— begin ENTRIES SHOWN —

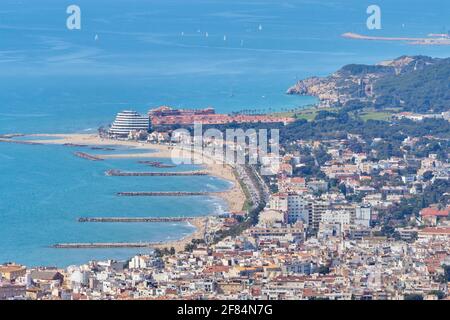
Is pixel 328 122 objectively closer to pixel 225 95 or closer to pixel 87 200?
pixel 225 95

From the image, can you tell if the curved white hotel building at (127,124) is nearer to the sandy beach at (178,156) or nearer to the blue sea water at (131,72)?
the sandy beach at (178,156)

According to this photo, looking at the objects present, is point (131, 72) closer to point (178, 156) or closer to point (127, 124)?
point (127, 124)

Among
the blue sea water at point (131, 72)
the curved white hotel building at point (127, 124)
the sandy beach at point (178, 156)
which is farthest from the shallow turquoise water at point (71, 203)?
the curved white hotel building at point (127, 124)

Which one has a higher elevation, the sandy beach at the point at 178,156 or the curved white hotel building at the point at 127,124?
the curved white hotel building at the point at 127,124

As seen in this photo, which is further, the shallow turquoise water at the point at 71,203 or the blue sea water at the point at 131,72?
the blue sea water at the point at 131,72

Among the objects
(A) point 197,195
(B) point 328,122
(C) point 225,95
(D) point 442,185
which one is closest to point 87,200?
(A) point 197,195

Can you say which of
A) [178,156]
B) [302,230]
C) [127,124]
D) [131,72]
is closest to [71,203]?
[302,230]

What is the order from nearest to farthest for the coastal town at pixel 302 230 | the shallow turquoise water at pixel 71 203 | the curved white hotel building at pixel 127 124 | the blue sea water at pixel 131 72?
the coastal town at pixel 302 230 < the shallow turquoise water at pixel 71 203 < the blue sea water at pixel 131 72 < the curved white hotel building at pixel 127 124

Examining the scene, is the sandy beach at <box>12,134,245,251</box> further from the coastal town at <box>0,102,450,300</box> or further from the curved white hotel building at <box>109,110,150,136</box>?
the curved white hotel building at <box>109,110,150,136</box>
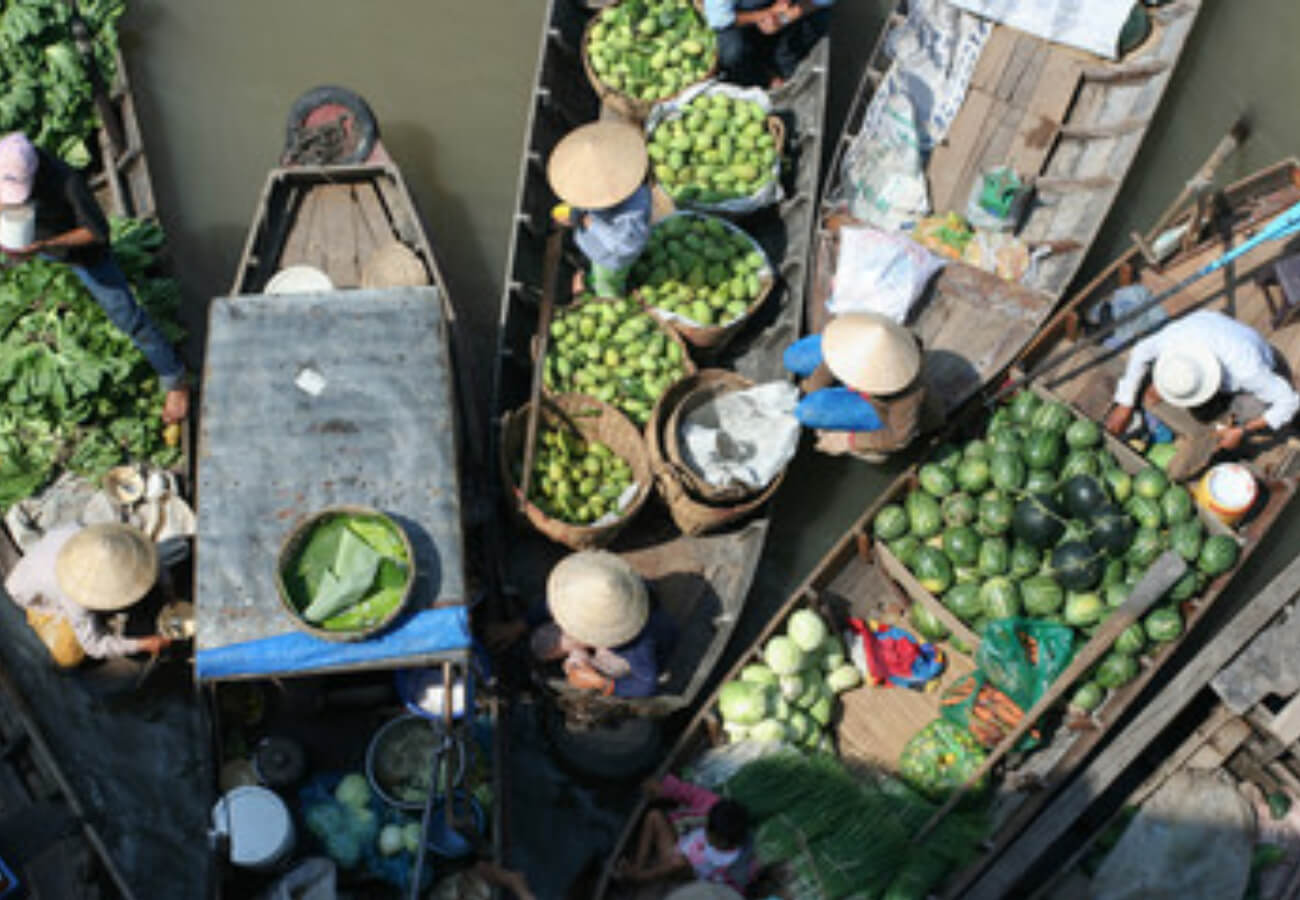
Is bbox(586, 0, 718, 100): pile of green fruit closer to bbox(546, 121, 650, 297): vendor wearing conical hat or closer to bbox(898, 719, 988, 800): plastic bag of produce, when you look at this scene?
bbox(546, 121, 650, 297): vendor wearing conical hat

— end ENTRIES SHOWN —

Starting at the line containing "Is bbox(586, 0, 718, 100): pile" and ending with the last of the records, arrange the records as a two-column CSV with the columns input and output. Give one row per record, put each field in double quotes, and replace any line breaks with spaces.

input,output
"Is bbox(586, 0, 718, 100): pile of green fruit closer to bbox(546, 121, 650, 297): vendor wearing conical hat or closer to bbox(898, 719, 988, 800): plastic bag of produce, when you look at this scene?","bbox(546, 121, 650, 297): vendor wearing conical hat"